The big challenge that Michael O'Leary faces, even if he were to do the remarkable and convince enough people to sell their shares to him for €2.80 per share, is how to square this with the competition people in Brussels. It is being reported that when O'Leary was working his way through the list of telephone messages on day one of the bid, one of his early calls was to the internal market supremo, Commissioner Charlie McCreevy.
The gossip suggests that Brussels then argued there should not be a problem for the bid on competition grounds. However, the situation may have changed and the strength of the Irish government's opposition to the deal will have influenced the commission. It was instructive to hear reports from London at the weekend portraying the Irish government's reaction to the bid as one of "betrayal", given the generous support that the Irish state has lavished on Ryanair in the past.
But whatever the spin, it is also true that Brussels cannot simply decide a matter like that without paying attention to the political reaction in Dublin. Already the analysts in all the big broking houses are busily tapping into their calculators working out what routes would have to be surrendered if the merger of the two airlines was to take place. Sober analysis suggests that the cost is high – many tens of millions from profitable routes.

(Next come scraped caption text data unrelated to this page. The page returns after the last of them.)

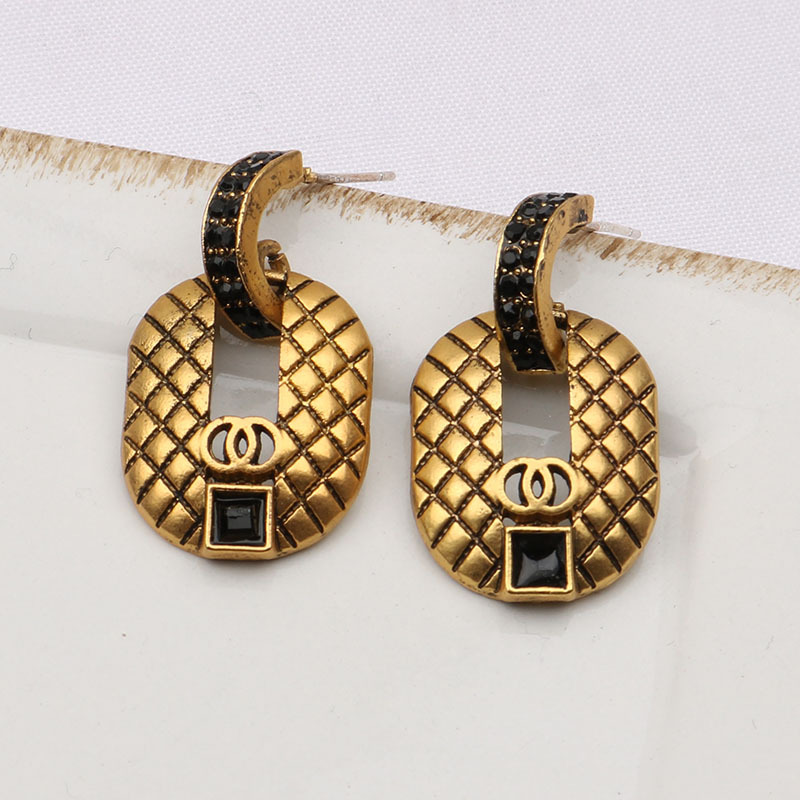 

2021 high quality Wholesale women's Charm jewelry fashion for women party earrings S925 silver needle allergy protection
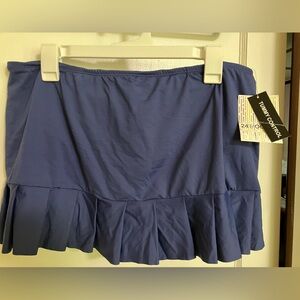 Womens Navy XL 24 and Ocean pleated swim skirt. New
With tags.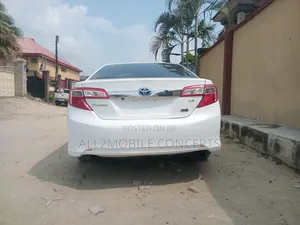 Toyota Camry LE 4dr Sedan w/Prod. End 11/13 (2.5L 4cyl 6A) 2014 White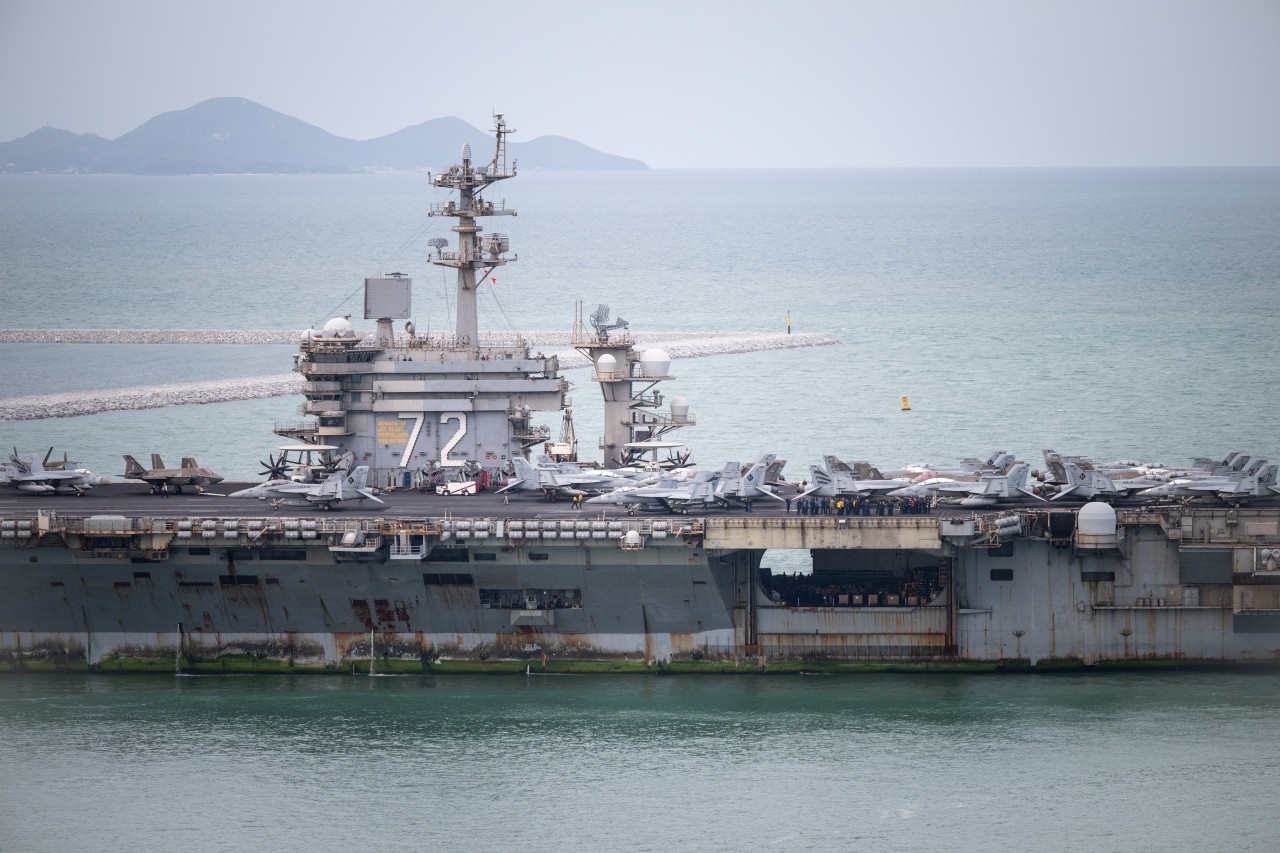 Nueve meses en el mar a bordo del USS Abraham Lincoln: soledad, fatiga y orgullo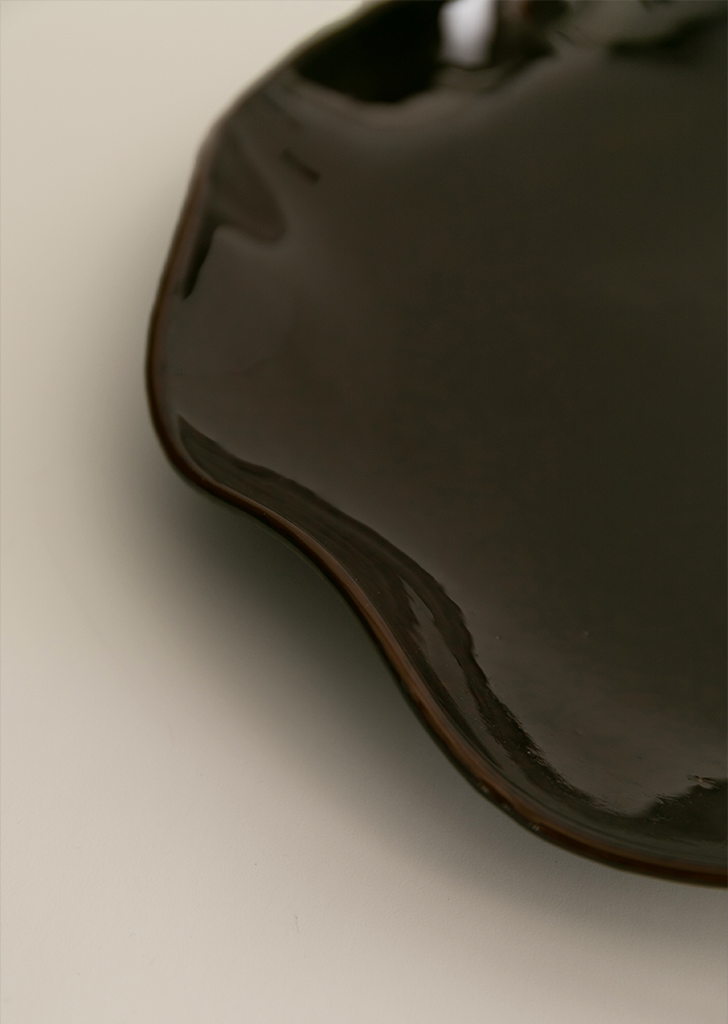 Small Petal Plate — Pecan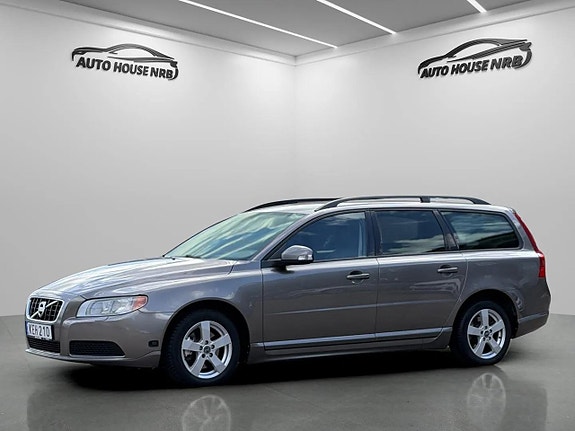 Volvo V70 2 of 28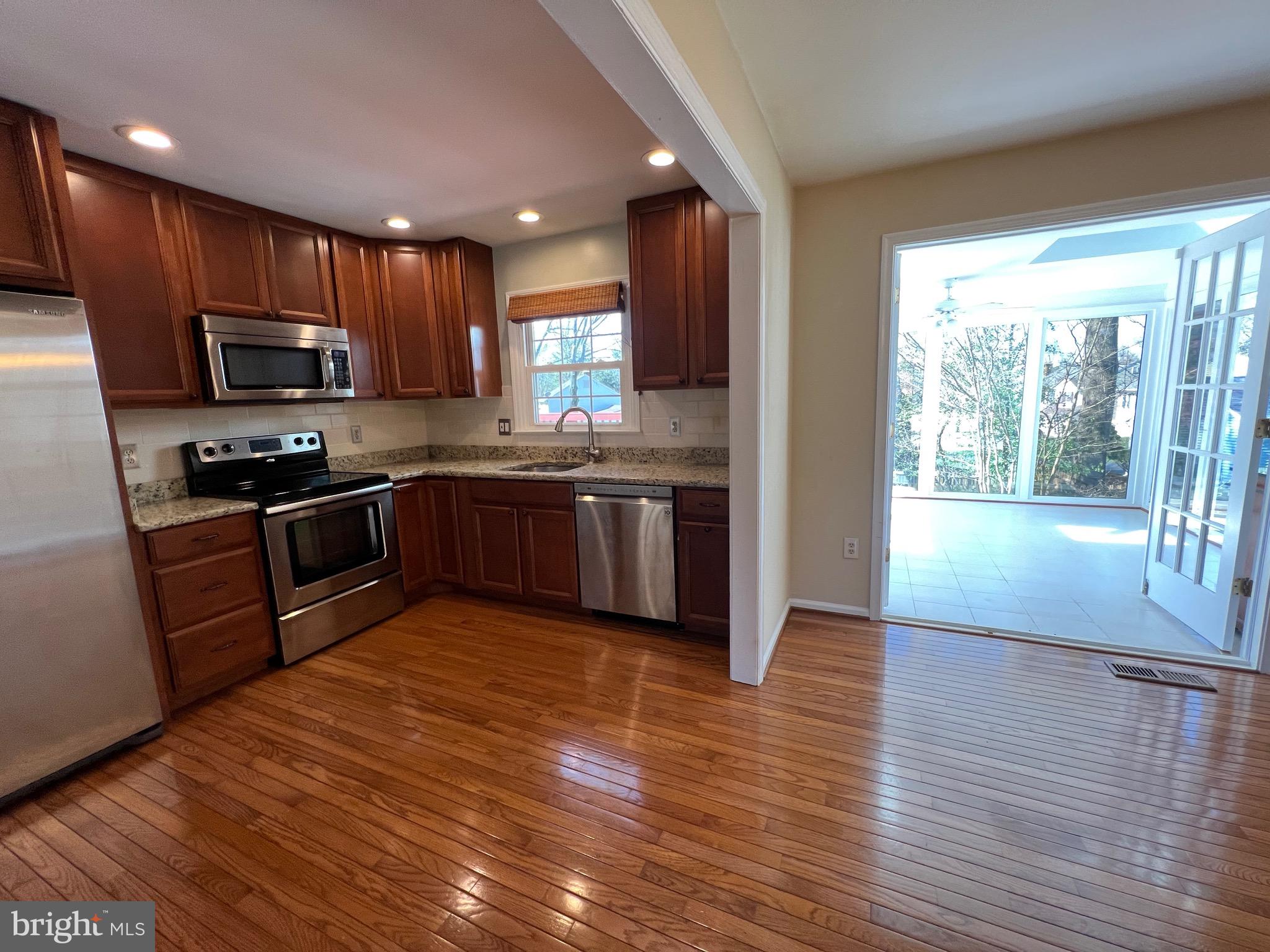 SIGNAL HILL - Residential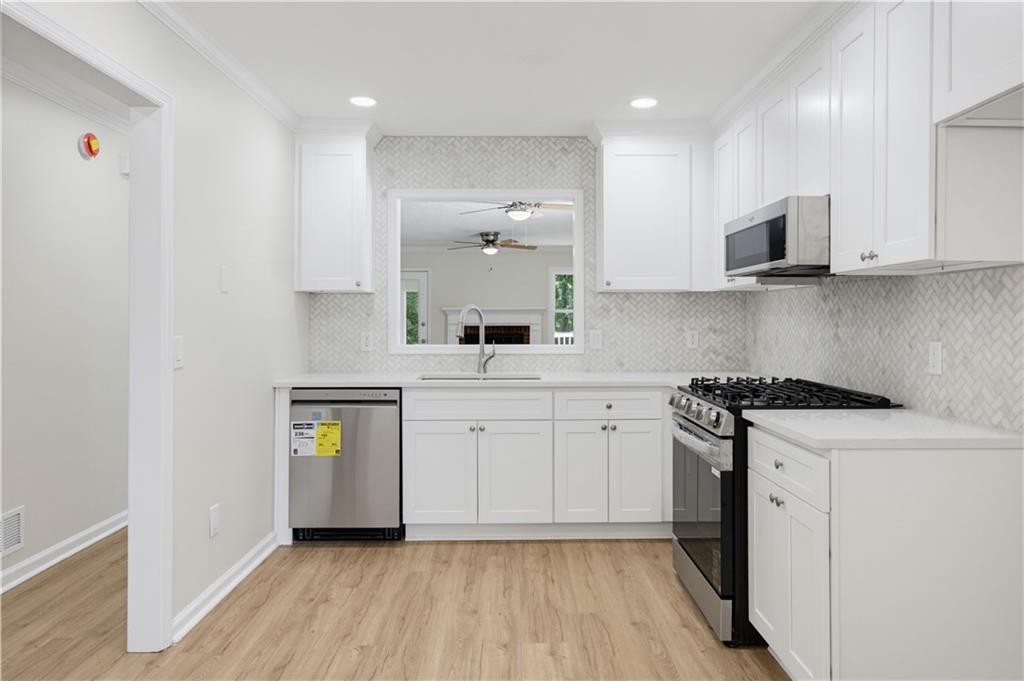 1299 Whitlock Ridge Drive Marietta, GA 30064 - Photo 7 of 36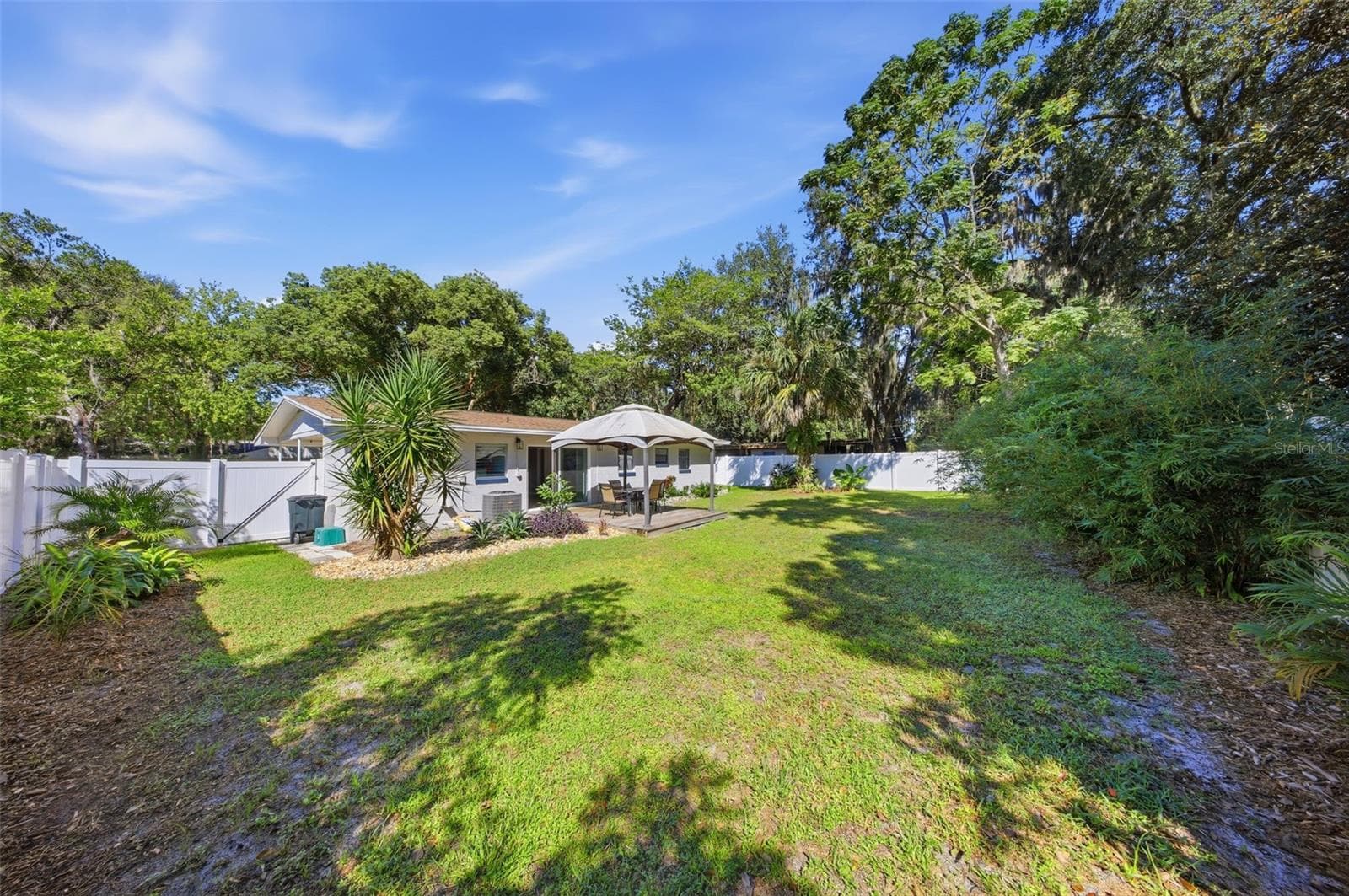 Fenced in backyard - 111 E LAUREN CT, FERN PARK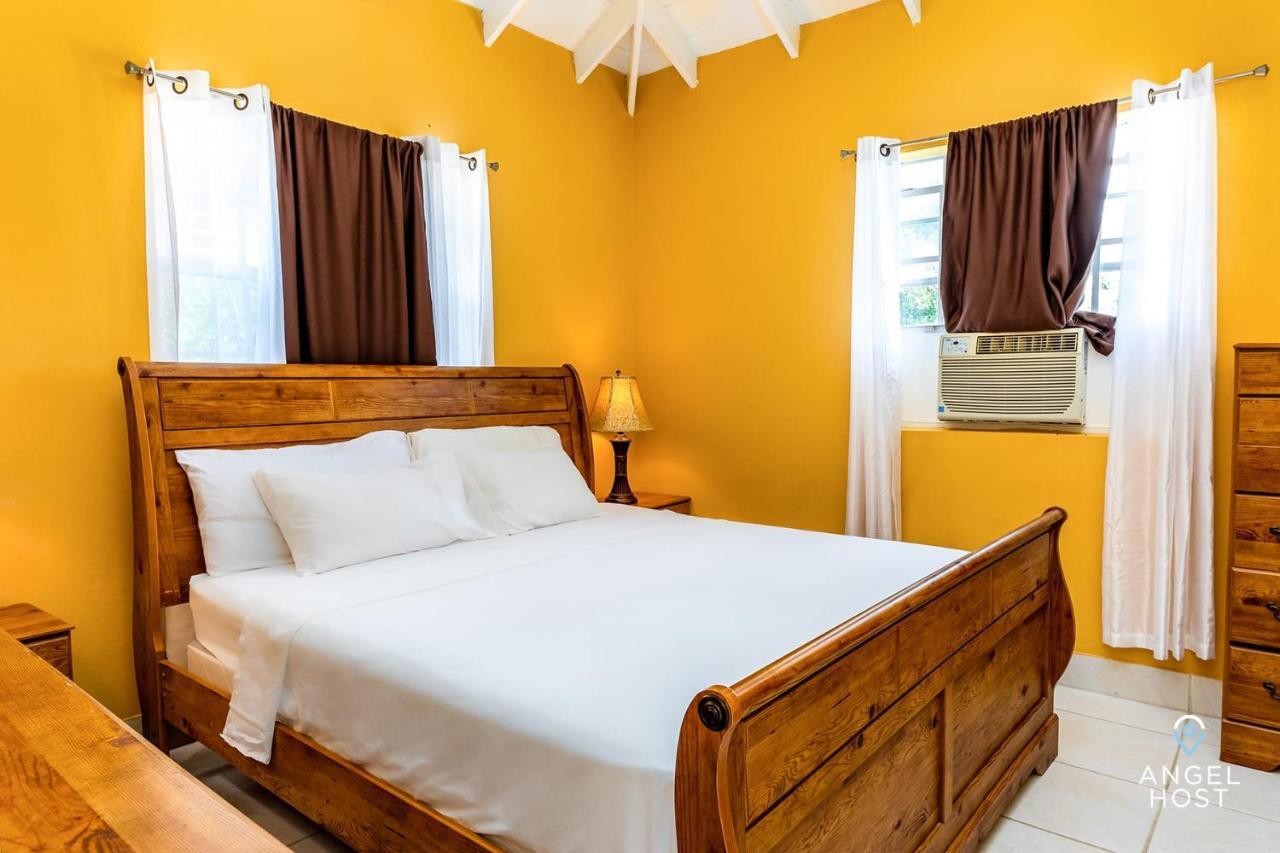 Chalk Sound Beach Residences Near Sapodilla Bay Beach By Angel Host! Taylor Bay Beach Dış mekan fotoğraf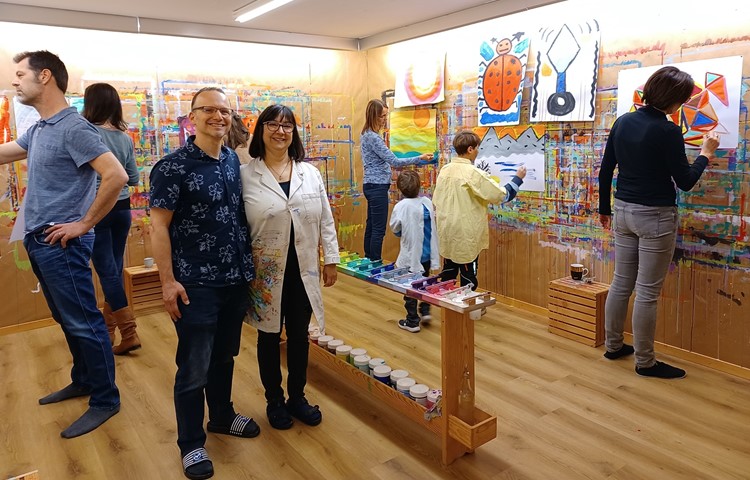 Marcel und Kim Flüeler im Malatelier in Andelfingen während der Aktion «Painting for Peace». Marcel und Kim Flüeler im Malatelier in Andelfingen während der Aktion «Painting for Peace».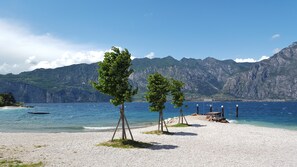 Una playa cerca, sillas reclinables de playa, toallas de playa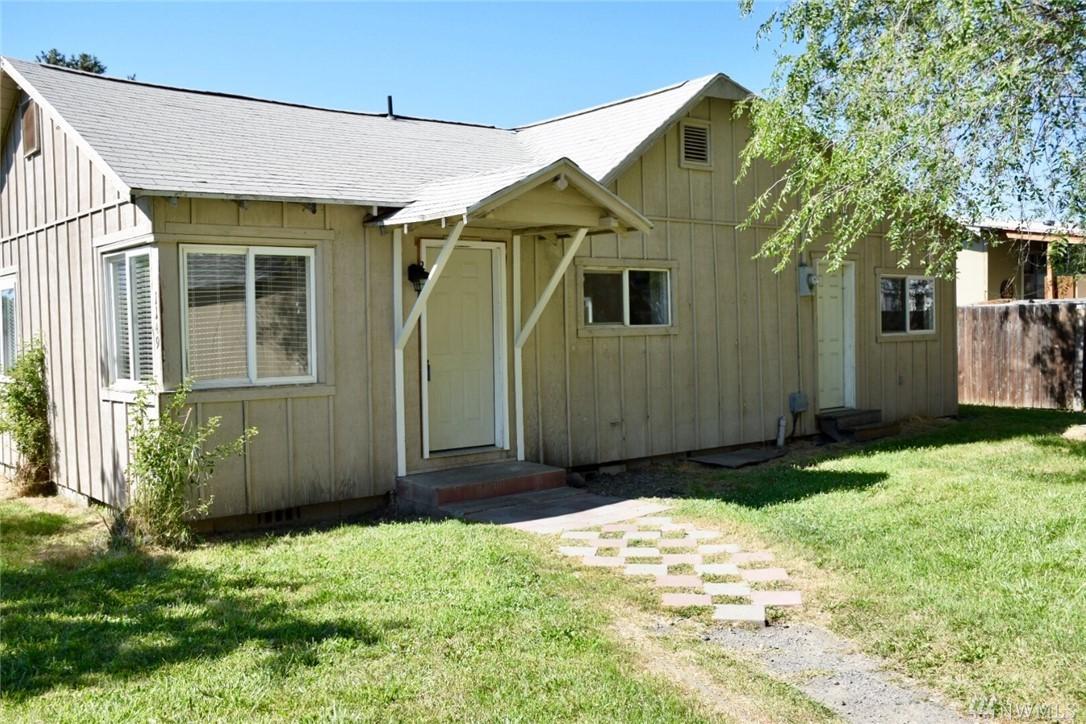 1149 University Wy - Photo 1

The other outstanding feature of the Ryanair bid is the swift and decisive intervention of businessman Denis O'Brien in the affair. He strode purposefully into the market and spent around €30m, buying 2.1 per cent of Aer Lingus to pledge in support of the anti-Ryanair brigade. O'Brien, who said he always wanted to start an airline, could be miffed because Ryanair poked fun at him in one of their adverts (O'Brien became a tax exile in Malta and the Ryanair ads carried the news that they would fly you to Malta and all you had to pay was your (airport) taxes).
But is being miffed a reason to splash out €30m? With Denis O'Brien that may well be the case. He spent a lot more money causing fierce fluttering in the dovecoats at Independent News & Media by swooping on a three per cent stake in the O'Reilly newspaper empire. He has never explained the purpose of that holding. It may be he will choose to do the same thing at Aer Lingus.
Rich blokes are different - they don't have to explain.